Systematic reviews are an important part of health research because they can identify findings that might otherwise be missed in individual studies. They can also help distinguish the effects of treatment from the effects of chance.
It is important to remember that when we use a treatment and feel better, this can be because of a phenomenon called the placebo effect and not because of the treatment itself. Systematic reviews can help reduce the potential influence of the placebo effect.
While systematic reviews cannot always determine conclusively whether a treatment does or does not work, they can be useful in assessing how a particular treatment (such as acupuncture) compares to another (such as “sham” acupuncture or medication).
However, even this can be challenging – both acupuncture and placebo treatments can stimulate the release of natural painkilling substances called endorphins, which can make it difficult to distinguish between them.
What evidence is there for acupuncture?
One of the largest and most respected organisations that carries out and publishes systematic reviews into the effectiveness of medical treatments is The Cochrane Collaboration.
A number of systematic reviews into the effectiveness of acupuncture have been published by The Cochrane Collaboration, and the basic results are summarised below.
Some positive evidence
Systematic reviews carried out by The Cochrane Collaboration have found there is some evidence acupuncture may have a beneficial effect on the following conditions:
- chronic lower back pain
- tension-type headaches
- nausea and vomiting after chemotherapy
- nausea and vomiting after surgery
- neck pain
- irritable bowel syndrome (IBS)
However, because of disagreements over the way acupuncture trials should be carried out and over what their results mean, the existence of some positive evidence does not mean acupuncture definitely works for these conditions.
In many cases, the evidence appears contradictory. For example, some high-quality studies may suggest acupuncture is no better than “sham” acupuncture, whereas some lower-quality studies may suggest acupuncture is better than an established medical treatment.
The issue is sometimes also further complicated by the fact some “sham interventions” include active needling and are therefore not true placebos.
In addition, it can be difficult to make sure the patients involved in acupuncture studies are unaware of the specific treatment they are receiving (known as “blinding”).
This is because it is obvious whether you are receiving a conventional medical treatment such as medication or if you are receiving acupuncture, for example. This is a problem as it means the preconceptions of the person being treated may influence the result.

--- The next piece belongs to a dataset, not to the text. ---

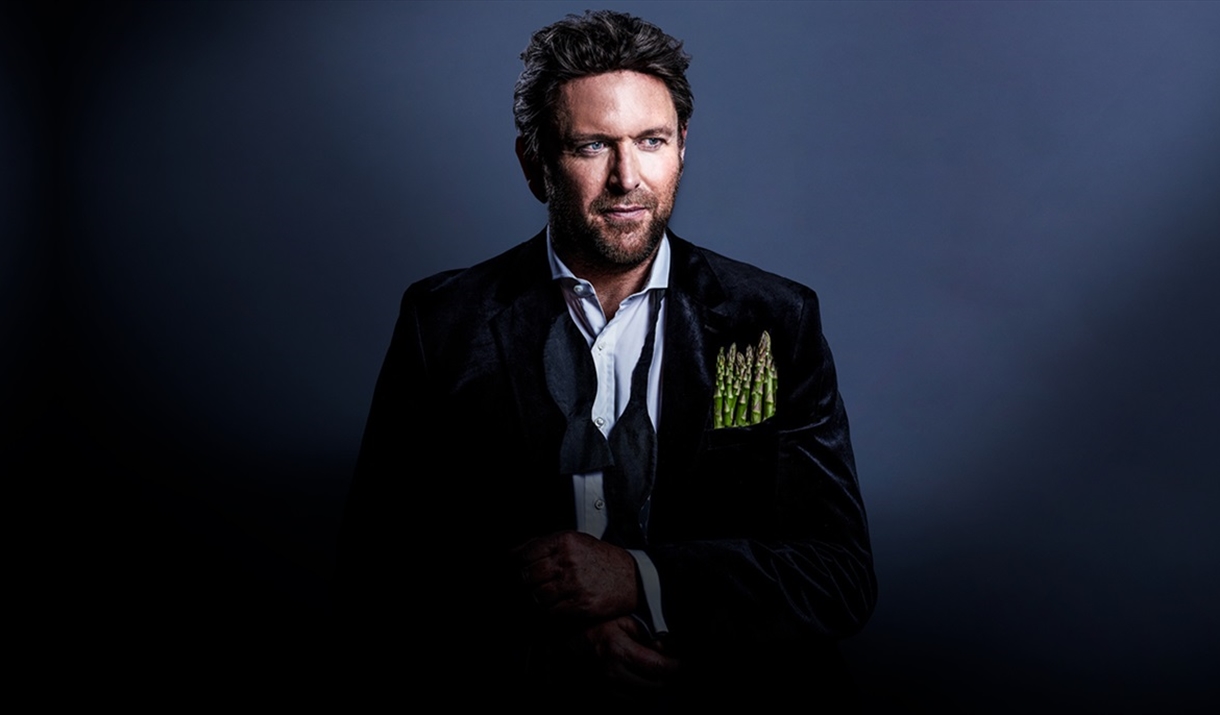 Portrait image of celebrity chef James Martin, wearing a black suit which a handful of asparagus in his jacket pocket.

Some systematic reviews, however, have demonstrated the effects of acupuncture over sham treatment in studies where patients are unaware whether they are having real acupuncture or sham treatment.

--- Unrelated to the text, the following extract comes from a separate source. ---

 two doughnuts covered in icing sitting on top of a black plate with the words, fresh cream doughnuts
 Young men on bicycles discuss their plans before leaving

For example, one large meta-analysis (a type of systematic review) not carried out by The Cochrane Collaboration included data from more than 17,000 patients. It compared acupuncture to sham acupuncture or no acupuncture without patients being aware of whether they had received real or sham treatment.
This review found acupuncture to be superior to both sham and no treatment for headaches, osteoarthritis, back pain and neck pain.
Little or no evidence
In many conditions where acupuncture is used, there is not enough good quality evidence to draw any clear conclusions over its relative effectiveness compared with other treatments.

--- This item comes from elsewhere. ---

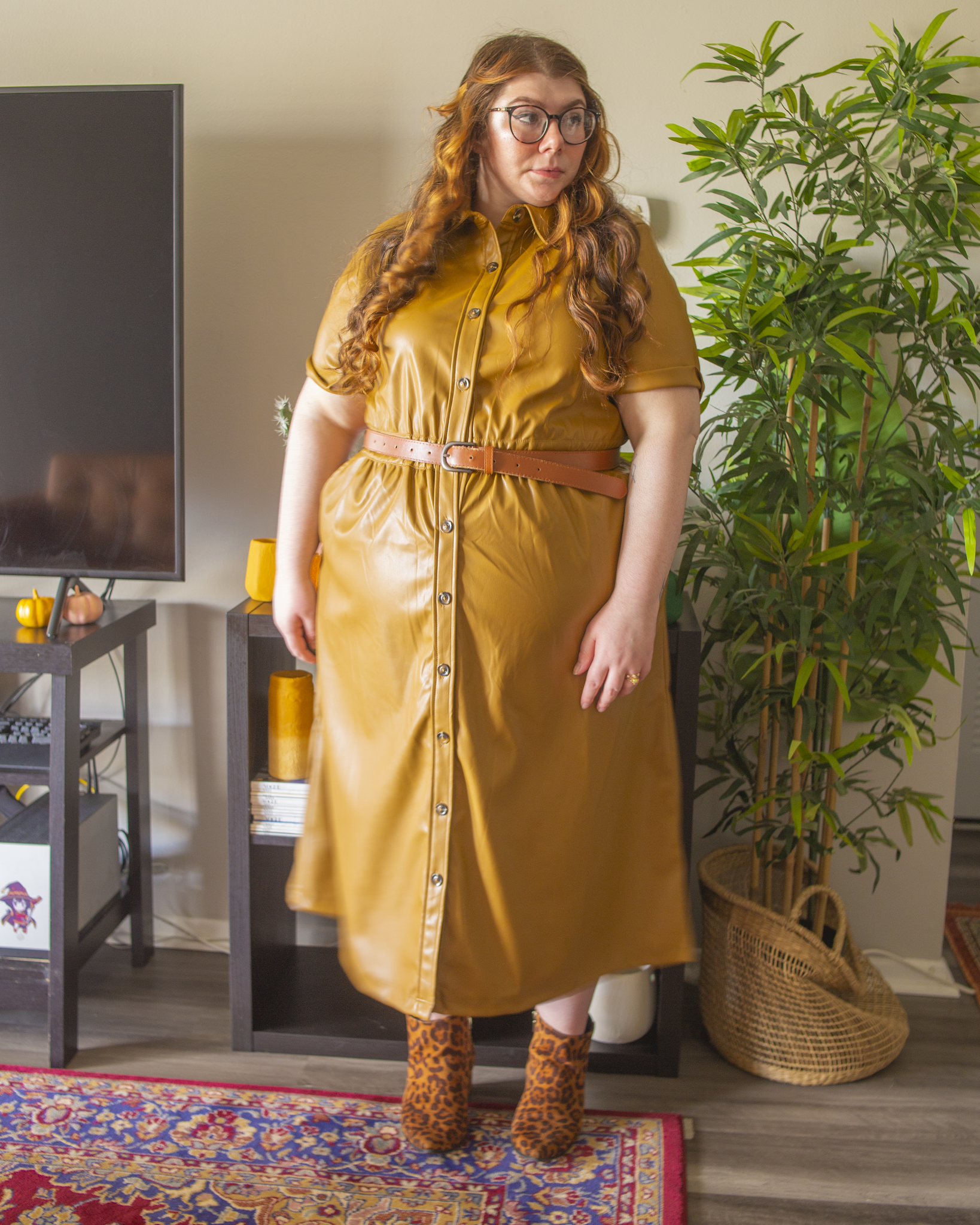 An outfit consisting of a wide brim camel panama hat, an olive green brown short sleeve faux leather shirt midi dress, belted with a dark brown belt, and black on brown animal print boots.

For example, systematic reviews published by The Cochrane Collaboration have suggested more research is needed to assess whether acupuncture is effective for: asthma, glaucoma, schizophrenia, depression, shoulder, pain, elbow, pain, rheumatoid arthritis, Bell’s palsy, restless legs syndrome, insomnia vascular ,dementia, stroke, stroke rehabilitation and swallowing problems caused by stroke
More research is needed to establish whether acupuncture is better or worse than best standard treatments for these conditions.